In the best of these works, writers struggled to present the true voices of Native Americans and record their side of history in stories that seemed about to be lost to old age and death, or overlooked in a strong tendency to convert American history into a dull monument to virtue and Manifest Destiny. Real history, interesting history, is meaningful conflict, complex people who deserve to be understood on their own terms, mixed motives and light and shadow. While recognizing that the simple moralization of history is a trap that leaves us ignorant, from time to time, Nebraska writers have gently suggested that much is to be learned from the struggles of native people that sheds light on some of America’s more persistent problems at home and abroad.

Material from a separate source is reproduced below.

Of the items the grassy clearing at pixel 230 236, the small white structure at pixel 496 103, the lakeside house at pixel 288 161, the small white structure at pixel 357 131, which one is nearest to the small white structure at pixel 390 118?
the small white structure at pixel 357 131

The display includes work by Starita, Eli S. Ricker, Mari Sandoz, John Neihardt, Melvin Gilmore, Amos Bad Heart Bull (introduction by Mari Sandoz), George Hyde, Donald Danker, Thomas Henry Tibbles, Hartley Burr Alexander, Alan Boye, John Wunder, and Stew Magnuson, among others.

Sunday, October 10, 2010

Glenna Luschei to present October 17th Ames Reading


Glenna Luschei is a poet, publisher, editor, translator and (!) successful avocado rancher. Glenna grew up in Beaver City and Lincoln, Nebraska, and now lives in California. She studied at the Iowa Writers' Workshop, the University of Nebraska-Lincoln, and the University of California at Santa Barbara. A well-published poet, see her book list here, she also founded the "ground-breaking" (Hilda Raz) poetry magazines Café Solo and Solo. In an appreciation of Glenna, Nebraska poet Ted Kooser recalls that his real success as a poet began with the publication of A Local Habitation & A Name by Solo Press in 1974. Glenna Luschei has been recognized as a pioneer in the small press movement, and in its effort to bring vital new work to the attention of readers. She has served as the Poet Laureate of San Luis Obispo, as a national panelist for the National Endowment for the Arts, and as a member of the San Luis Obispo County Commission on the Status of Women, among other positions. She has pursued and interwoven an amazingly wide array of creative, critical, and social commitment and influence.

The program begins at 2:00 PM Sunday, October 17th in the Heritage Room on the 3rd floor of Bennett Martin Public Library in downtown Lincoln. Please join us to hear Glenna Luschei read.